Be at the forefront of strategic decisions
The right decisions from personnel to potential marketing activities are the foundation of any business. Such calculations are not possible without forecasting sales. You have to see potential problems and then you can intercept or avoid them. Or, on the contrary, you will be able to assess a positive trend and proactively pick up resources or improve production in one or another area.
Quality external operations
The goal of every company is to satisfy its customers and provide stability to its investors. When all mechanisms, both external and internal, work properly, your company gains authority and retains not only local customers. Therefore, it is important to focus your attention also on external marketing activities, for better interaction between buyers and investors.
With the help of software aimed at forecasting sales, you can understand numbers which are important information for building a business strategy. For example, you can save time if you know exactly which employee or client you need, having conducted an analysis and prediction beforehand.

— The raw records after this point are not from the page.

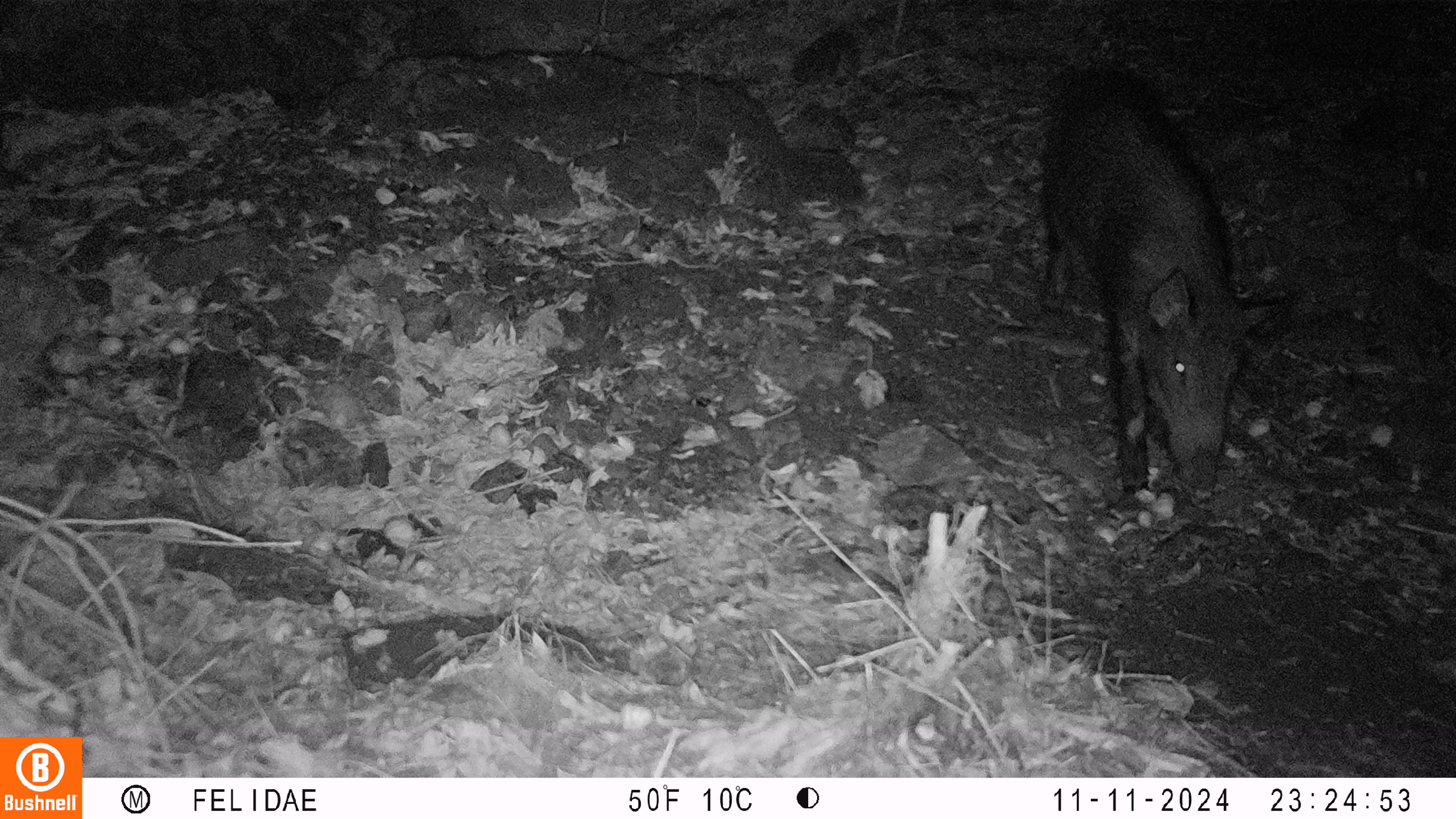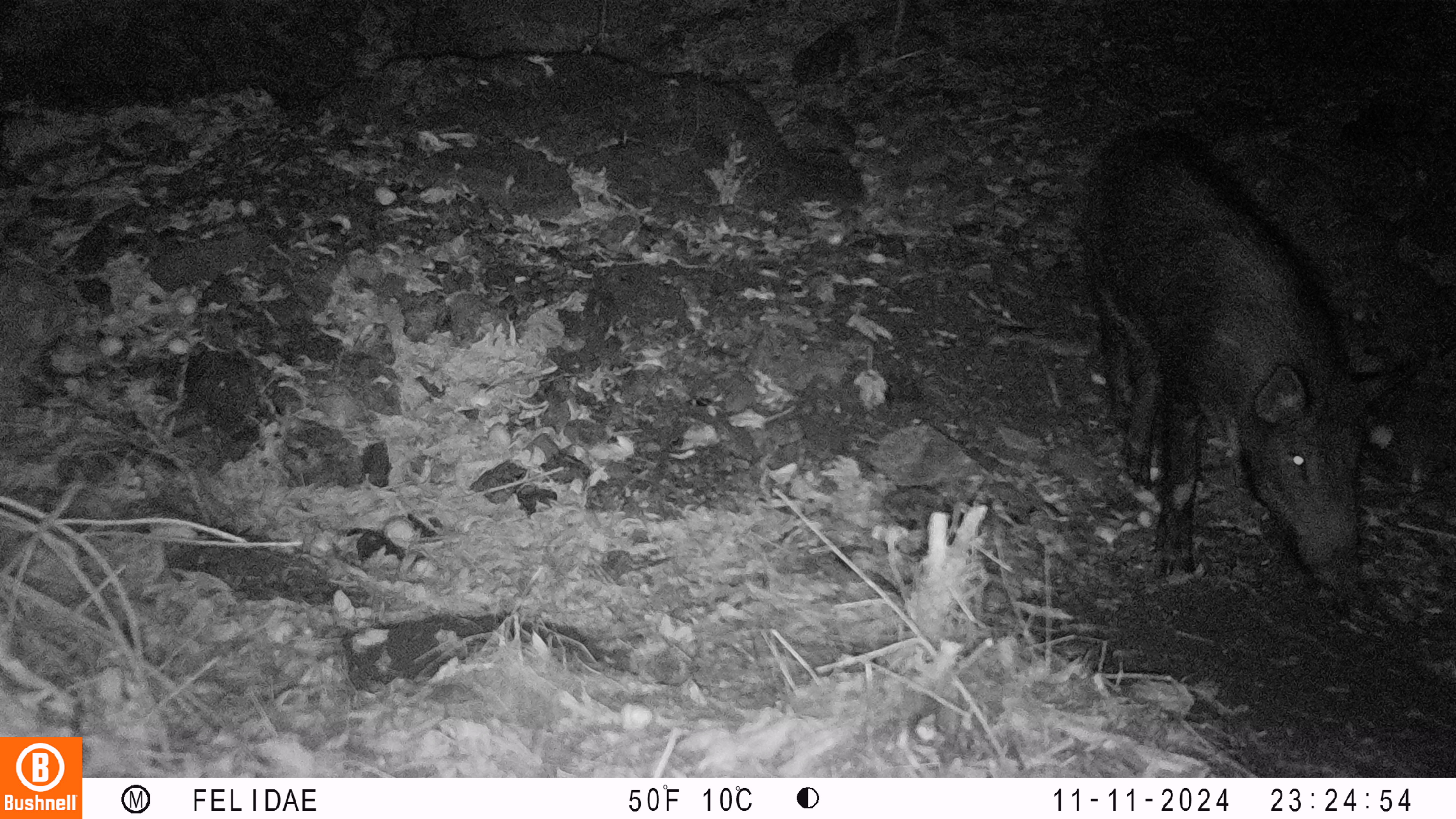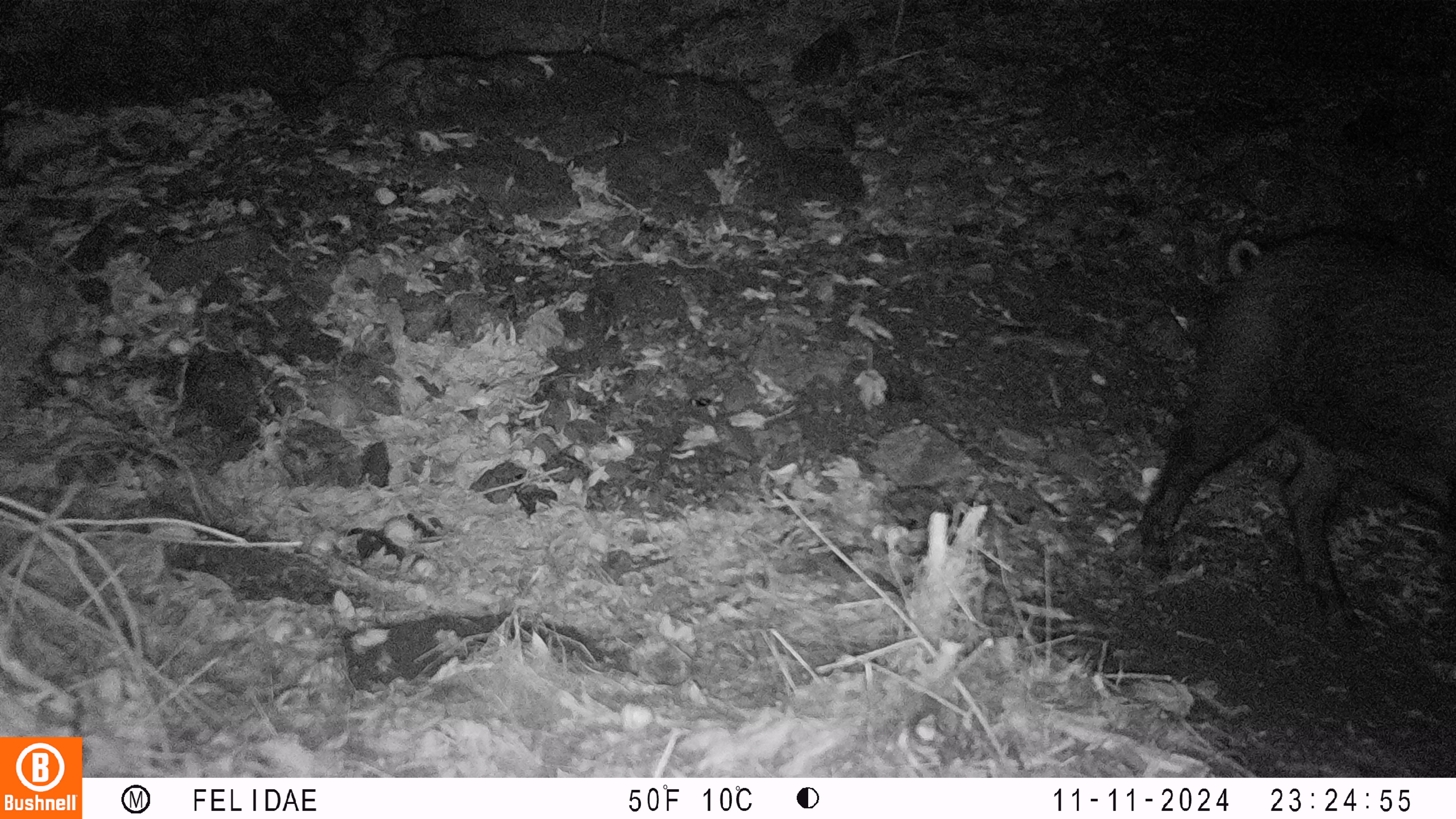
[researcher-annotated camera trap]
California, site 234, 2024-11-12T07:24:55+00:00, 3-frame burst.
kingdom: Animalia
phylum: Chordata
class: Mammalia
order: Artiodactyla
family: Suidae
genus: Sus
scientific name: Sus scrofa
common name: wild boar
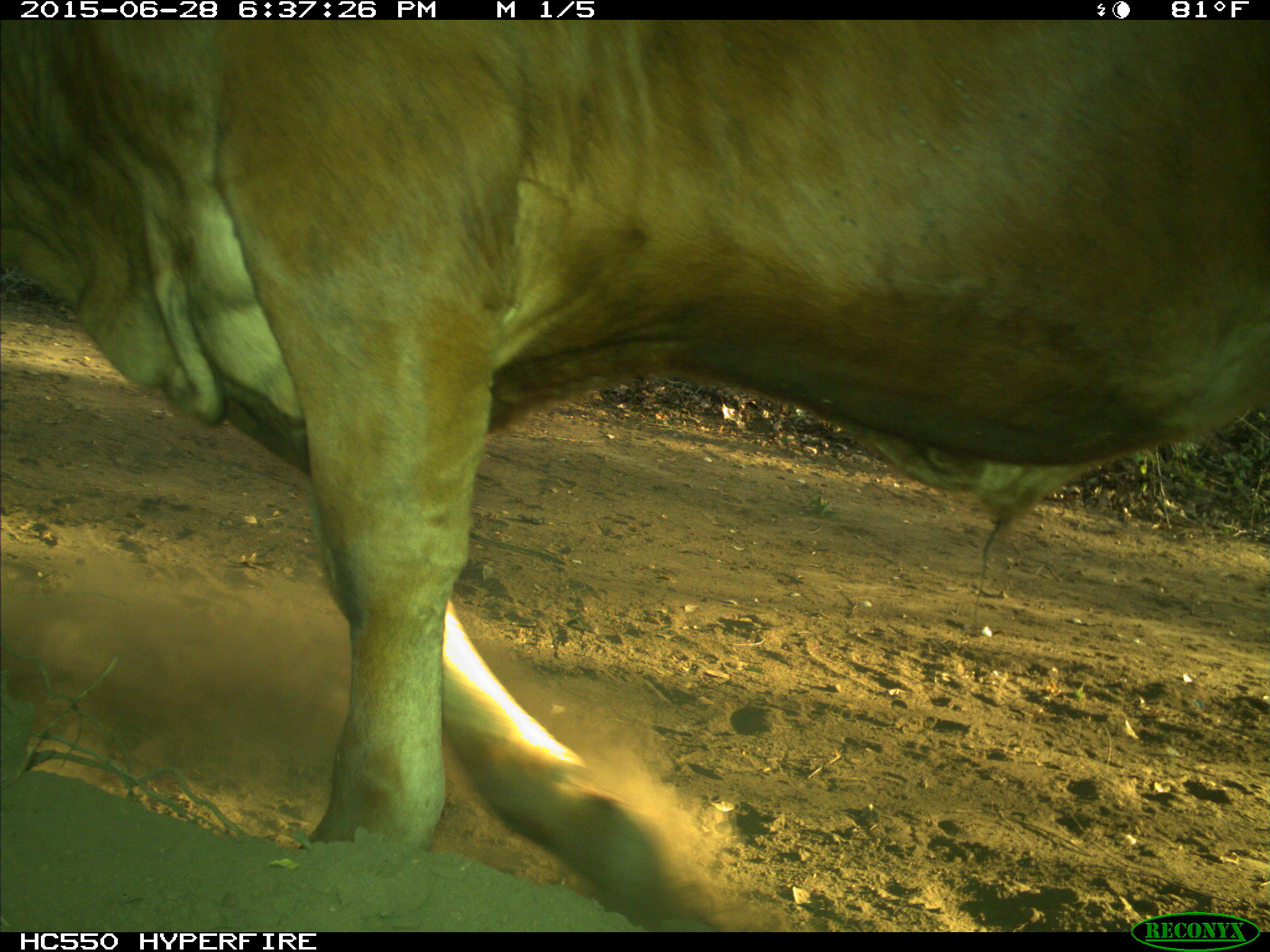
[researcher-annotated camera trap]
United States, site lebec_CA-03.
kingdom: Animalia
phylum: Chordata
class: Mammalia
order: Artiodactyla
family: Bovidae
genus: Bos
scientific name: Bos taurus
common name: domestic cow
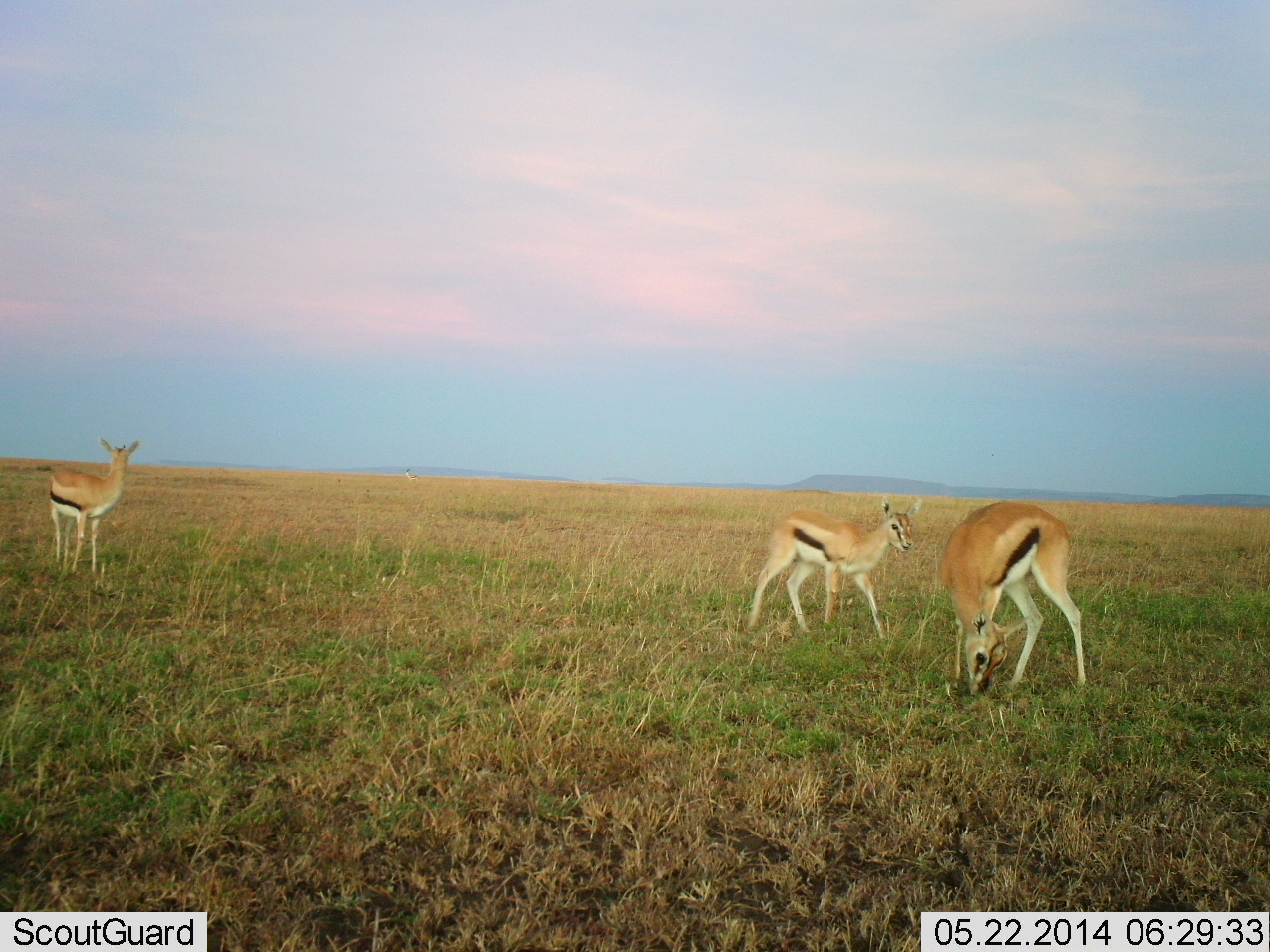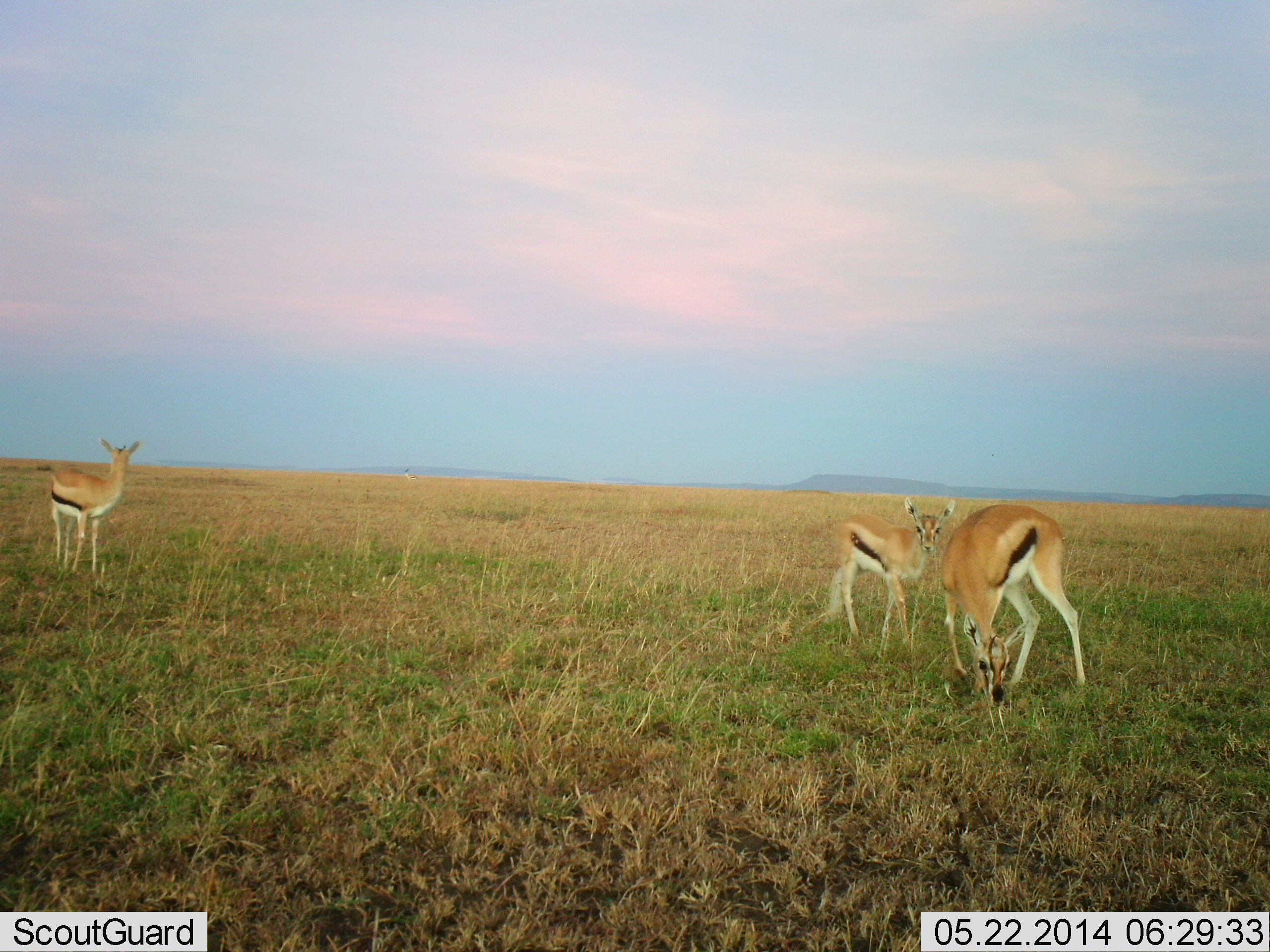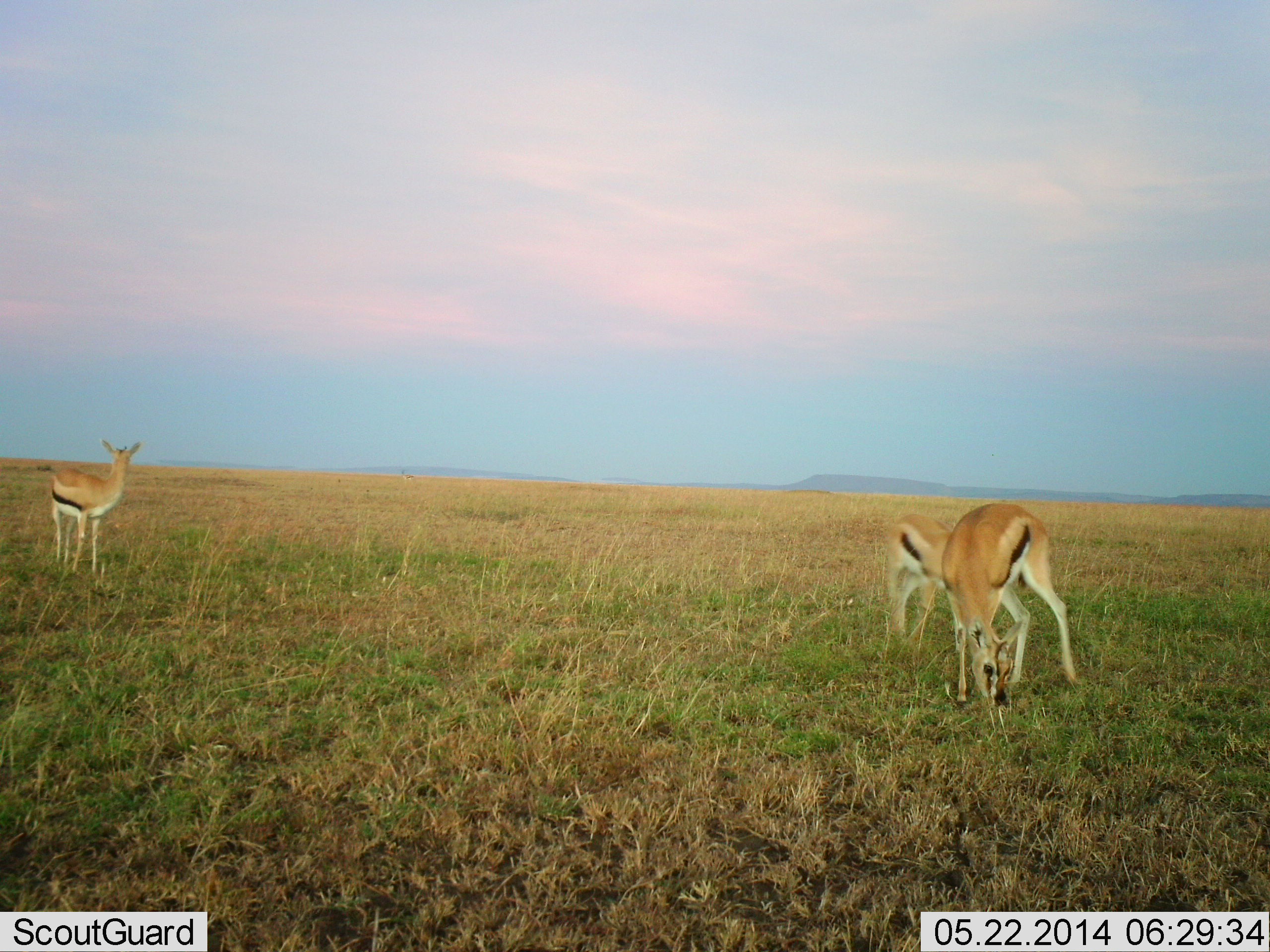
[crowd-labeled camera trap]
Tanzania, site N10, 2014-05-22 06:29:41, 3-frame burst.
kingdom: Animalia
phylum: Chordata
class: Mammalia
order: Artiodactyla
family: Bovidae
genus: Eudorcas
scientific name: Eudorcas thomsonii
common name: thomson's gazelle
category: gazellethomsons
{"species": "gazellethomsons (thomson's gazelle) (Eudorcas thomsonii)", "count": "3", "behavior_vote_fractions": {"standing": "90%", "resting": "0%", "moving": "40%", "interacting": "0%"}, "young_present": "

Manage resources correctly
Allocation of resources also applies to sales forecasting, because thanks to this you can allocate them between departments or groups for better functioning. In addition, you will be able to improve production quality, regulate stocks, and control cash and budget flows. These features are useful for both marketing
Improve the recruitment system
Control an industry that requires additional human resources due to increased demand. Choose a candidate who will definitely be suitable for this.
Sales forecasts also help with hiring decisions. For example, if your sales forecast predicts an increase in demand, companies need to allocate an adequate budget and shift efforts to hiring and sourcing to meet that demand. And on the other hand, if sales are forecast to drop, it may be time to put hiring plans on hold and focus on attracting more business.
Many companies use sales forecasts to allocate resources among different functionaldepartments
Sales and forecasting is a strategic decision that matters to every corner of your company. Business does not stand still, so the ability to think ahead, anticipate events, and trends, and make the right decisions is what will help you become a leader. Accurate forecasts have implications for the future of the company. And remember, who owns information owns the world.